Zac Brown Band Chef Rusty Hamlin’s Pocket Knife Coleslaw

      1 head Green Cabbage   
      1 large Green Bell Pepper
      8 stalks Green Onion
      2 ripe Tomatoes
      Slaw Dressing:
      2 cups Mayonnaise
      2 tablespoons Hot Horseradish
      2 tablespoons Yellow Mustard
      1 tablespoon White Sugar
      1/2 cup White Vinegar
      1/2 teaspoon Cayenne Pepper
      1/2 teaspoon fine Ground Black Pepper
      1 teaspoon Kosher Salt

Dice all veggies to 1/4 inch dice. Add 1/2 of the slaw dressing and add more as needed. Save some of the diced tomatoes as garnish.

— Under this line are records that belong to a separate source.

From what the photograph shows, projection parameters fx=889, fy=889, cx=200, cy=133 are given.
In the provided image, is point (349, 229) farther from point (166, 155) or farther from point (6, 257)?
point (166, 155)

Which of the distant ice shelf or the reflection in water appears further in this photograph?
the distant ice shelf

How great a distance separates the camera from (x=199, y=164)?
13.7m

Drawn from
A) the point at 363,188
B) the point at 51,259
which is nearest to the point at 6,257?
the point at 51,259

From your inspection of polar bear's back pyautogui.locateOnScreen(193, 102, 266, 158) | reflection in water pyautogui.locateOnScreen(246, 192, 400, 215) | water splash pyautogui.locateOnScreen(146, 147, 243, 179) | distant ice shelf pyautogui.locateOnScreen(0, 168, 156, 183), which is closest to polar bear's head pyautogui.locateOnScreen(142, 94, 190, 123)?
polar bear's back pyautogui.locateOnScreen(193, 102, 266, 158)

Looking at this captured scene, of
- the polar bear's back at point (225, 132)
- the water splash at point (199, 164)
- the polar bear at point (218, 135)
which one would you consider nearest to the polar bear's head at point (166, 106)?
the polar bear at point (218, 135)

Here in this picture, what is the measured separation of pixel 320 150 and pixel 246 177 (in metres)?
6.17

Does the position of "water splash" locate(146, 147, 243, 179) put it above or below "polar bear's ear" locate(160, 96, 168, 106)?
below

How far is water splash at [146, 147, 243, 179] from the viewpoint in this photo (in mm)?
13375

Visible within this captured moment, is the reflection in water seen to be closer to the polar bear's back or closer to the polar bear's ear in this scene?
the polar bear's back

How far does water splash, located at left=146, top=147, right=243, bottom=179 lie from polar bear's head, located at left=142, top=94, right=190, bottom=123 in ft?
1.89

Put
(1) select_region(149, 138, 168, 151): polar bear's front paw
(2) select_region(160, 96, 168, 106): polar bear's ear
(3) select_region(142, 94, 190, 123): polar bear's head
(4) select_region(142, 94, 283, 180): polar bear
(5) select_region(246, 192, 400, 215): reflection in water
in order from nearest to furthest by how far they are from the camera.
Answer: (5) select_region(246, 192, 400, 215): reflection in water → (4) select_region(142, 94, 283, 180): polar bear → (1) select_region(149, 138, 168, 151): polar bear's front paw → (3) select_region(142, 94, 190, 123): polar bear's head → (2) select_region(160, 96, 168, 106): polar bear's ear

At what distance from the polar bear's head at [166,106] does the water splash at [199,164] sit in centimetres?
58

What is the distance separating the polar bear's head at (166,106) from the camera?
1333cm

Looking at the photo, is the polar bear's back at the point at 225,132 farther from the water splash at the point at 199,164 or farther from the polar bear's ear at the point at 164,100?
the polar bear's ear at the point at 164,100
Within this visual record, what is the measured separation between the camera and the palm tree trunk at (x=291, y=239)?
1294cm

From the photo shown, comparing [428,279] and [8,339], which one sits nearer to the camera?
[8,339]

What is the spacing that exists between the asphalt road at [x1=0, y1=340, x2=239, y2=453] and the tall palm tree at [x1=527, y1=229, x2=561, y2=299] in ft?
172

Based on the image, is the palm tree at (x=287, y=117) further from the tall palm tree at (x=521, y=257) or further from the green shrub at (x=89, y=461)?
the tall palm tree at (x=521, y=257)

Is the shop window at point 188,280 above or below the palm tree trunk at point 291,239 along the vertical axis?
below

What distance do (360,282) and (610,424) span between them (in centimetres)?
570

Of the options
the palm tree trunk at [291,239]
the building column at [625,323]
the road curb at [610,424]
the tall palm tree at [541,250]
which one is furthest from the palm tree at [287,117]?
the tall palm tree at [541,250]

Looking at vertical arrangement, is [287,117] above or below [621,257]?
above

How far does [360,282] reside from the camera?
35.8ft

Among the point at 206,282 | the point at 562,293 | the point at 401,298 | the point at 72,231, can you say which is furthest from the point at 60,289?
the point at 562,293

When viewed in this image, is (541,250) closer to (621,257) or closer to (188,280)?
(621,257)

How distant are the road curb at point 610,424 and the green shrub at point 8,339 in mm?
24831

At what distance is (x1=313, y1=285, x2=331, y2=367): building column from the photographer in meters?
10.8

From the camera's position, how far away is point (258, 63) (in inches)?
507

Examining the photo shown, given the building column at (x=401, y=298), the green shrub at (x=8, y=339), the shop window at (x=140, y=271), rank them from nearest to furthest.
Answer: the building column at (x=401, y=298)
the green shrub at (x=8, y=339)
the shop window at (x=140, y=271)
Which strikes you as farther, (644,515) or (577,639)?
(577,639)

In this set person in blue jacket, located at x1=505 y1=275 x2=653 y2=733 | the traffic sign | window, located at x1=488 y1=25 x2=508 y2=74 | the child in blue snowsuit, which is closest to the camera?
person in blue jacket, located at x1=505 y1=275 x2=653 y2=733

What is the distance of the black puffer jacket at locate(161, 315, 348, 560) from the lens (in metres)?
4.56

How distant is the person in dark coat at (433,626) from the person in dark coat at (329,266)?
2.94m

Baked Vidalia Onions with Morel Butter

        3 large Vidalia onion
        2 tbsp extra-virgin olive oil
        4 oz sliced morel mushrooms
        1 splash white wine
        3 sticks of butter at room temperature

       Preheat oven to 450
       Tightly wrap onions in two layers of foil
       Place on a cookie sheet and roast in the oven for 35 minutes

       Heat oil in a large skillet. Saute morels until cooked; add a splash of white wine.
       In a medium bowl, add butter and fold in cooked morels. Place butter onto waxed
       paper and form into a log. Wrap and chill in refrigerator until ready to serve.

       When onions are ready, use a pairing knife to cut a triangular hole at the top of the 
       onion. Place a pat of butter into each hole and serve.